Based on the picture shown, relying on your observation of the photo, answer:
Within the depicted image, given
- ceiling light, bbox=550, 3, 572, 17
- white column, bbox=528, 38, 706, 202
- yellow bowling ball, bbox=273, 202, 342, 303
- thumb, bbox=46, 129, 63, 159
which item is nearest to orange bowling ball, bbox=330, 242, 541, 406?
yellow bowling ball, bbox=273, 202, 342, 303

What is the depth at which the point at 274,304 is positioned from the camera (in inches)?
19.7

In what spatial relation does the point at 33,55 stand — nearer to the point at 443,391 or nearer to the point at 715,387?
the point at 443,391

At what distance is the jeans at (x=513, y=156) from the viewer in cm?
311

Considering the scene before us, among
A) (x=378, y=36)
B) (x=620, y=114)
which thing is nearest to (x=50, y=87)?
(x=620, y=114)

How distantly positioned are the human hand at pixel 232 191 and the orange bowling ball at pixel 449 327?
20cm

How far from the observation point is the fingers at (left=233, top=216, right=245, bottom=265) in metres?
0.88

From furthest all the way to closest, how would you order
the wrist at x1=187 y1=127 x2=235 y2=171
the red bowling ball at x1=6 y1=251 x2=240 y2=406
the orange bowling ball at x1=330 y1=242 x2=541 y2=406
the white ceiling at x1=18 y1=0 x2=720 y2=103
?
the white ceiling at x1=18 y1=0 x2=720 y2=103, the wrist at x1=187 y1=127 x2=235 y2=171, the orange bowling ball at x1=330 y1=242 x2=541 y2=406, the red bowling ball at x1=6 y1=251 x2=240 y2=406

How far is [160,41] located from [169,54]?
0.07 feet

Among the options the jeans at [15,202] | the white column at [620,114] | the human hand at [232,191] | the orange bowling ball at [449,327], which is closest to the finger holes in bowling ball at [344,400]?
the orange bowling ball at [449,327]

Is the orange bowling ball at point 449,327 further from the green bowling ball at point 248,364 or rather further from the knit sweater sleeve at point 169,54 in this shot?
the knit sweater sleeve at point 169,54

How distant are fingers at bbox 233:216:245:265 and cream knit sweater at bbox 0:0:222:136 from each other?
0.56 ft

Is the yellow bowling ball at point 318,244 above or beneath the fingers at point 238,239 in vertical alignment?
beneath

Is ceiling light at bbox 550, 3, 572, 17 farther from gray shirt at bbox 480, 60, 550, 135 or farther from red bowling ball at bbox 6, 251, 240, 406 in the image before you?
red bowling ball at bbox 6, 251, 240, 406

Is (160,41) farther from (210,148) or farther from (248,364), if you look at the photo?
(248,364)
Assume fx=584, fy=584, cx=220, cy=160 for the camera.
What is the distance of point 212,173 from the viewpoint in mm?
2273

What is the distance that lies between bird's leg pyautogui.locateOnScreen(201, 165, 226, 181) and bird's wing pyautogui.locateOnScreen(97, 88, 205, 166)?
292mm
========
▶ _Exercise_
Reproduce verbatim the rows above, starting at the line that contains "Is ceiling light" and ending with the last line of the rows, both ends included.

▶ _Completed task_
Is ceiling light at bbox 550, 3, 572, 17 farther from gray shirt at bbox 480, 60, 550, 135 or farther from red bowling ball at bbox 6, 251, 240, 406 in the image before you?
red bowling ball at bbox 6, 251, 240, 406

Is (160,41) farther from (210,148) or farther from (248,364), if you look at the photo?
(248,364)
Assume fx=584, fy=584, cx=220, cy=160 for the camera.
What is the distance of point 212,173 from the viewpoint in mm?
2273

What is the distance that lies between bird's leg pyautogui.locateOnScreen(201, 165, 226, 181) and bird's wing pyautogui.locateOnScreen(97, 88, 205, 166)?
292mm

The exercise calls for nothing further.